I also have two 2.5″ IEEE 1394 drives that I SuperDupe/CarbonCopyClone images to every time Apple issues a 10.x.y update. Again, I rotate between since I really don’t trust drive manufacturers. I haven’t relied on TrueCrypt for a while (which would make for an ugly workflow) for system volumes, but it’s easy to clone disks that have FileVault protected data as long as you do so from an account that does not use or rely on FileVault data.

Both Time Machine and the drive cloning can occur while I’m sleeping, so no workflow is impacted.

Strategy #2: Dropbox

I have to start by sharing just how much I <3 Dropbox. I don’t use the free service as I grew weary of keeping within the paultry limits. Getting a paid sub to it provides more than just freedom from minutiae. I now get (as long as they have no hiccups) full recovery back as far as I want in the event I do actually lose a file or two. I have Dropbox configured on my MacBook Pro, a home Windows machine and a home Linux box. This means that even if I lose the drive on my Mac, I can get some of my non-sensitive data back from one of the other Dropbox-enabled systems (which is much faster than recovering from backups). It also means that I can get right back to work on a different system – as long as I have not used an OS X-specific program.
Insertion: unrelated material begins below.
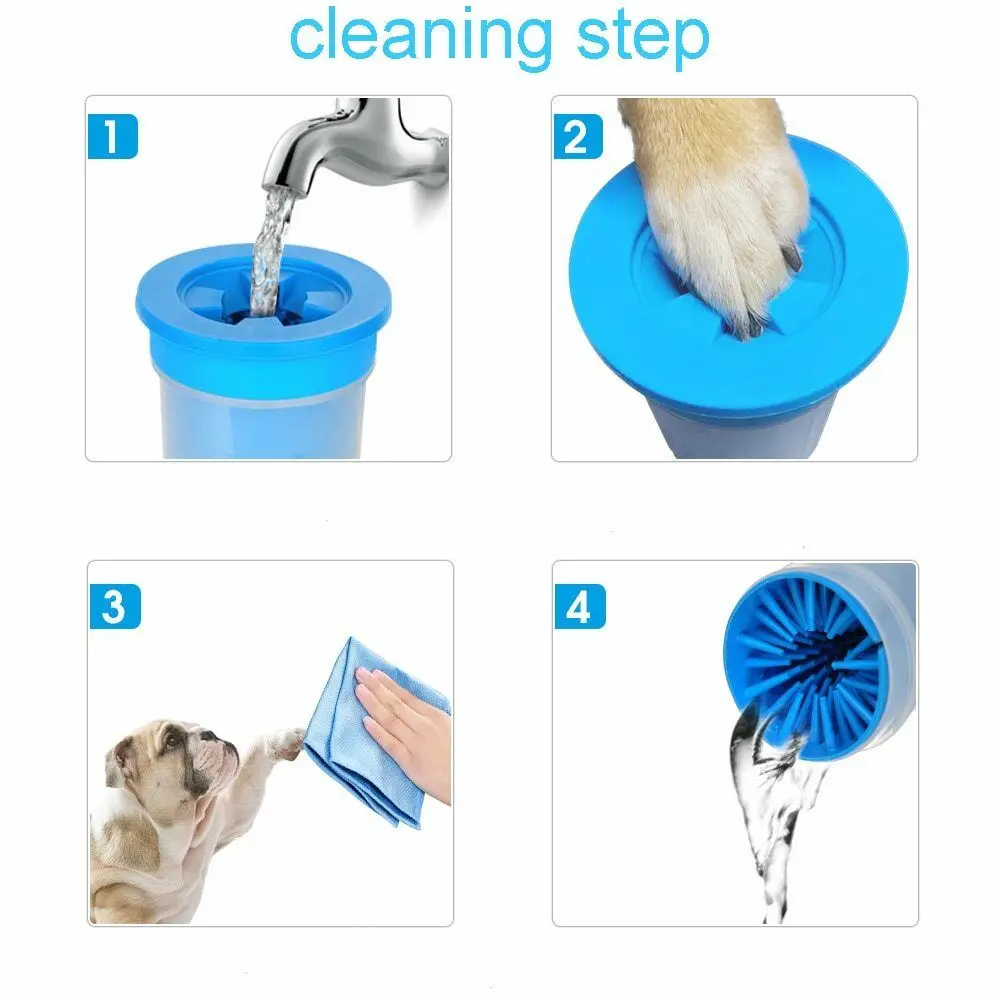 cleaning step

1

2

3

4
I could rant for quite a while about Dropbox, but it should be pretty obvious why this is part of of my backup strategy.

Strategy #3: rsync.net

While Dropbox houses non-sensitive data offsite (again, assuming no service hiccups), there is a subset of my information that I do want housed off-site in the event there is a catastrophic issue with our abode. For that, I have been using rsync.net since it’s inception. They provide outstanding customer support, have a unique view and practices around warrants and fully understand the needs of technical users concerned about availability and privacy.

There are some other things we do to ensure a refresh of the content on media drives that get hooked up to our PS3 or displays, but the the above three steps are how I ensure that I always have access to the data that enables my workflow.